Texte affiché:
○ ○ ○ ○
La dérive des continents (au sud)
La dérive des continent (au sud) affiche

2022

Réalisé par : Lionel Baier

Avec : Isabelle Carré, Théodore Pellerin, Ursina Lardi

Film fourni par Blaq Out

Cinéaste globe-trotter, Lionel Baier pose un regard poétique sur le monde au gré de ses longs métrages teintés d’humour. Sa filmographie est une invitation au voyage et le réalisateur vadrouille partout en Europe, tentant de ramener à une échelle humaine les grands problèmes de société internationaux. En fil rouge de sa carrière, l’artiste s’attèle depuis plusieurs années à la mise en image d’une tétralogie autour de notre continent, évoquant les quatre points cardinaux dans chacun des titres des œuvres qui la composent. Après Comme des Voleurs (à l’est) puis Les grandes ondes (à l’ouest), et en attendant la dernière pierre de l’édifice cinématographique qui prendra prochainement place en Écosse, Lionel Baier investit l’Italie avec La Dérive des continents (au sud). Chaque périple expose un dilemme politique et humain profond, mais chacun d’entre eux affirme un style d’écriture léger pour dédramatiser un message de fond éprouvant. Selon le cinéaste, la comédie est un outil nécessaire pour frapper le spectateur. La mise en scène et l’humour sont indispensables pour exalter les consciences et modifier durablement la perception du quotidien. Ainsi, si la genèse de La Dérive des continents (au sud) répond à un effroyable constat, son ton volontairement burlesque emprunte beaucoup à Dino Risi pour cette excursion transalpine. Ébranlé par les images de cadavres de migrants qui s’échouent sur les plages du sud de l’Europe, Lionel Baier entreprend de quitter sa Suisse natale pour se rendre sur place et se confronter à l’horreur. De son périple, le cinéaste tire ce nouveau film, dans lequel le rire n’est plus une simple impulsion primaire, mais bien la manifestation du désarroi profond du public face aux dysfonctionnements de l’Union Européenne et à la crise humanitaire. Sans cynisme et avec une profonde empathie, l’artiste transforme les sourires en témoignages d’adhésion à une lutte globale.
○ ○ ○ ○
Données recueillies:
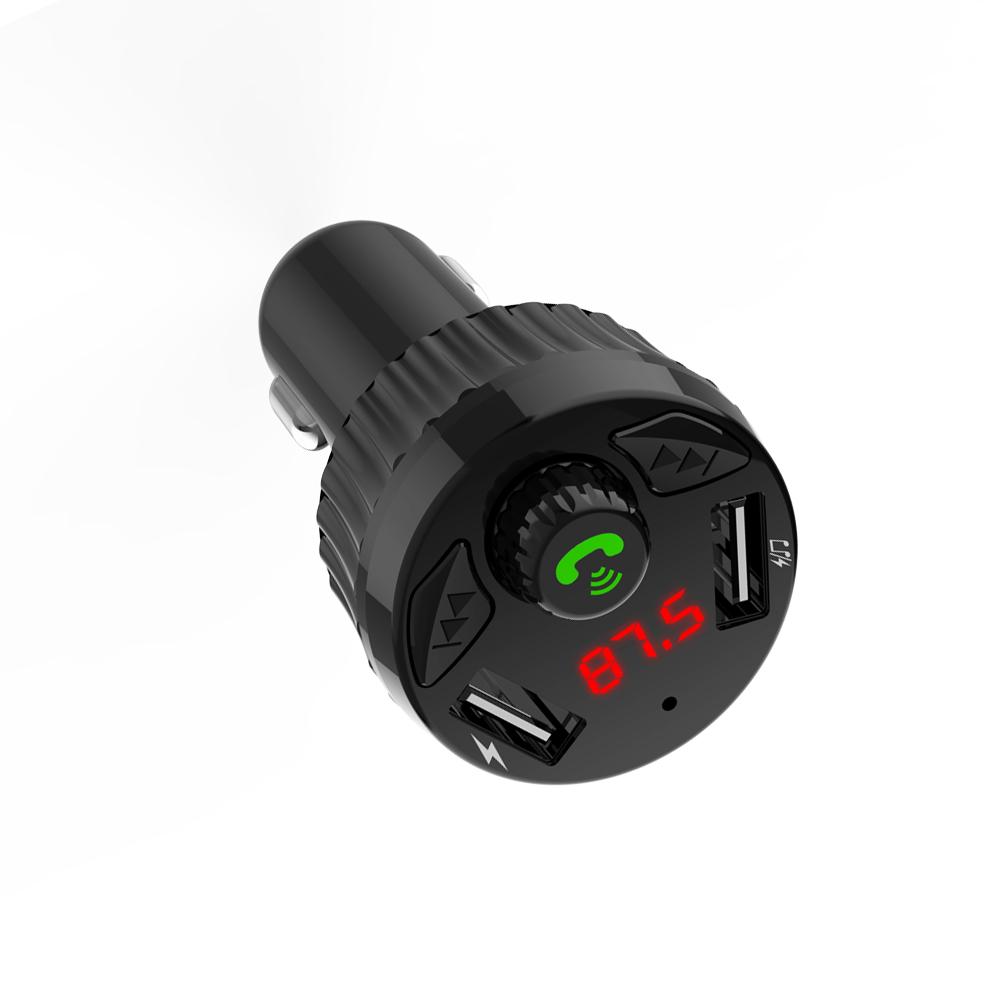 LED Car  FM Transmitter Wireless Bluetooth  5.0 Car Kit Modulator Hands Free U Disk MP3 Player 3.1A USB Fast Charger BC05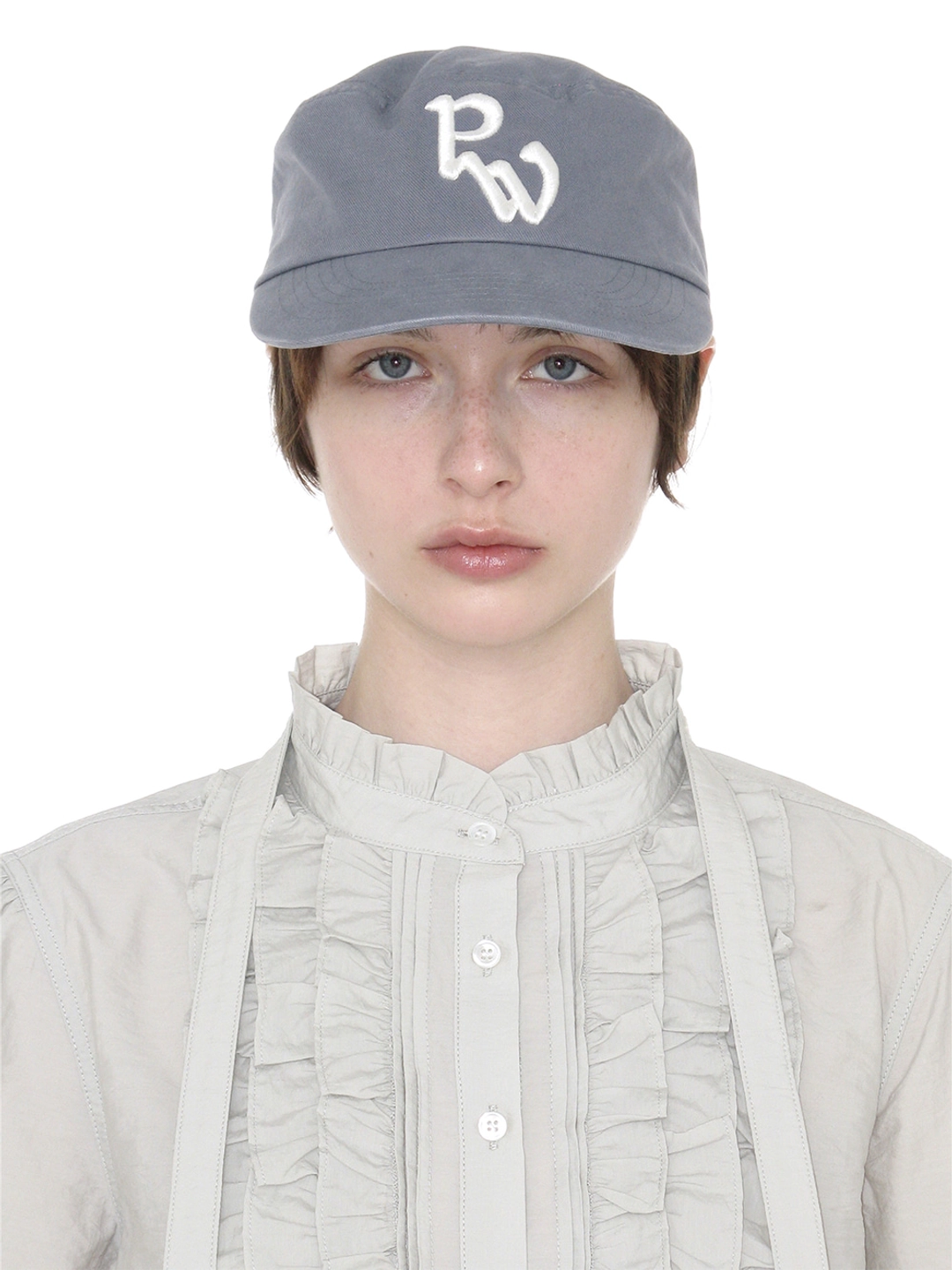 파르티멘토 [WOMEN] PW SYMBOL PILLBOX CAP_PASTEL BLUE 상품 이미지 2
○ ○ ○ ○
Consigne: Recopiez intégralement le texte sur le film La Dérive des continents (au sud), sans y changer un seul mot.

Corrigé:
La dérive des continents (au sud)
La dérive des continent (au sud) affiche

2022

Réalisé par : Lionel Baier

Avec : Isabelle Carré, Théodore Pellerin, Ursina Lardi

Film fourni par Blaq Out

Cinéaste globe-trotter, Lionel Baier pose un regard poétique sur le monde au gré de ses longs métrages teintés d’humour. Sa filmographie est une invitation au voyage et le réalisateur vadrouille partout en Europe, tentant de ramener à une échelle humaine les grands problèmes de société internationaux. En fil rouge de sa carrière, l’artiste s’attèle depuis plusieurs années à la mise en image d’une tétralogie autour de notre continent, évoquant les quatre points cardinaux dans chacun des titres des œuvres qui la composent. Après Comme des Voleurs (à l’est) puis Les grandes ondes (à l’ouest), et en attendant la dernière pierre de l’édifice cinématographique qui prendra prochainement place en Écosse, Lionel Baier investit l’Italie avec La Dérive des continents (au sud). Chaque périple expose un dilemme politique et humain profond, mais chacun d’entre eux affirme un style d’écriture léger pour dédramatiser un message de fond éprouvant. Selon le cinéaste, la comédie est un outil nécessaire pour frapper le spectateur. La mise en scène et l’humour sont indispensables pour exalter les consciences et modifier durablement la perception du quotidien. Ainsi, si la genèse de La Dérive des continents (au sud) répond à un effroyable constat, son ton volontairement burlesque emprunte beaucoup à Dino Risi pour cette excursion transalpine. Ébranlé par les images de cadavres de migrants qui s’échouent sur les plages du sud de l’Europe, Lionel Baier entreprend de quitter sa Suisse natale pour se rendre sur place et se confronter à l’horreur. De son périple, le cinéaste tire ce nouveau film, dans lequel le rire n’est plus une simple impulsion primaire, mais bien la manifestation du désarroi profond du public face aux dysfonctionnements de l’Union Européenne et à la crise humanitaire. Sans cynisme et avec une profonde empathie, l’artiste transforme les sourires en témoignages d’adhésion à une lutte globale.